Grief


I have had this topic on my heart for sometime, but I have put off writing on it. Firstly, because it is so present with me in this current season of my life, and I fear that I may have a completely different understanding of it when I eventually reach the point where it is not so raw. Secondly, because I tell myself that I am in no way an expert on grief, nor have I suffered anything close to what others have. Even 2 nights ago I sat down to start this blog, and stopped when I saw a story and photo of a mother cradling her stillborn child in her arms. As a mother of 2 healthy little girls, I cannot begin to comprehend that grief. I also cannot comprehend the grief of those who have suffered in war torn countries, where they have seen children and family members tortured or killed; I cannot even begin to understand their suffering.
However, the topic will not leave me alone and so here I am, putting my thoughts onto paper, in the hope that my grief, while different to another’s, is still valid, and may be an encouragement to another who is suffering, that they are not alone. I’ll make this ‘Part One’...I’m sure there will be a ‘Part Two’ someday.
What is grief? The Oxford dictionary defines it as ‘Intense sorrow’. I think this is an accurate definition, but there is so much depth behind those simple words. It is a sorrow, a sadness, so intense that it is tangible. It is an almost physical manifestation of the devastation within. It is an overwhelming sadness that can well up in the blink of an eye and leave you blindsided, wondering where the tidal wave of emotion came from.
I am sure that everyone has experienced grief, at least on some level. The loss of a loved one, when just a scent, an image, a song lyric brings them back to you in an instant and you feel the loss so intensely. There is the loss of identity when we lose a job, fail an exam, lose a friend. There are so many times in our lives that we grieve, and we feel these in different ways and over different time periods.
However there is a certain grief that remains, even when the initial cause is long in the past. When you think that you are finally moving forward and then 1 single memory, 1 stray thought, 1 silly song lyric has you soaking the floor with your tears and struggling to breathe.

+ + + + + + +

**What you will do**
Starting at the words "What is grief?" and stopping after "emotion came from.", write out the grief blog post again with "sorrow" renamed "anguish" everywhere it appears. The lines after this point come from a different source.

**Supplied entries**

+ + + + + + +

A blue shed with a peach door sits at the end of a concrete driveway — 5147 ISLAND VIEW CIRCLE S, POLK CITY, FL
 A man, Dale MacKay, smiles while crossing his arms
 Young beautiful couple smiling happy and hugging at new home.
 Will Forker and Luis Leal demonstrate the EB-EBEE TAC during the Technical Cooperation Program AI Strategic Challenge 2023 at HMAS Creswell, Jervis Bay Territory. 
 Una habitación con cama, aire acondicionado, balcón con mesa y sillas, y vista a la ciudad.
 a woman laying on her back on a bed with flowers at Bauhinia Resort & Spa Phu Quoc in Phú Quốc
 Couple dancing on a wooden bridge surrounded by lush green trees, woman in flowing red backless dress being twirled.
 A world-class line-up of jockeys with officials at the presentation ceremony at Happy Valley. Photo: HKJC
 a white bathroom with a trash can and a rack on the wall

+ + + + + + +

**Exercise solution**
What is grief? The Oxford dictionary defines it as ‘Intense anguish’. I think this is an accurate definition, but there is so much depth behind those simple words. It is a anguish, a sadness, so intense that it is tangible. It is an almost physical manifestation of the devastation within. It is an overwhelming sadness that can well up in the blink of an eye and leave you blindsided, wondering where the tidal wave of emotion came from.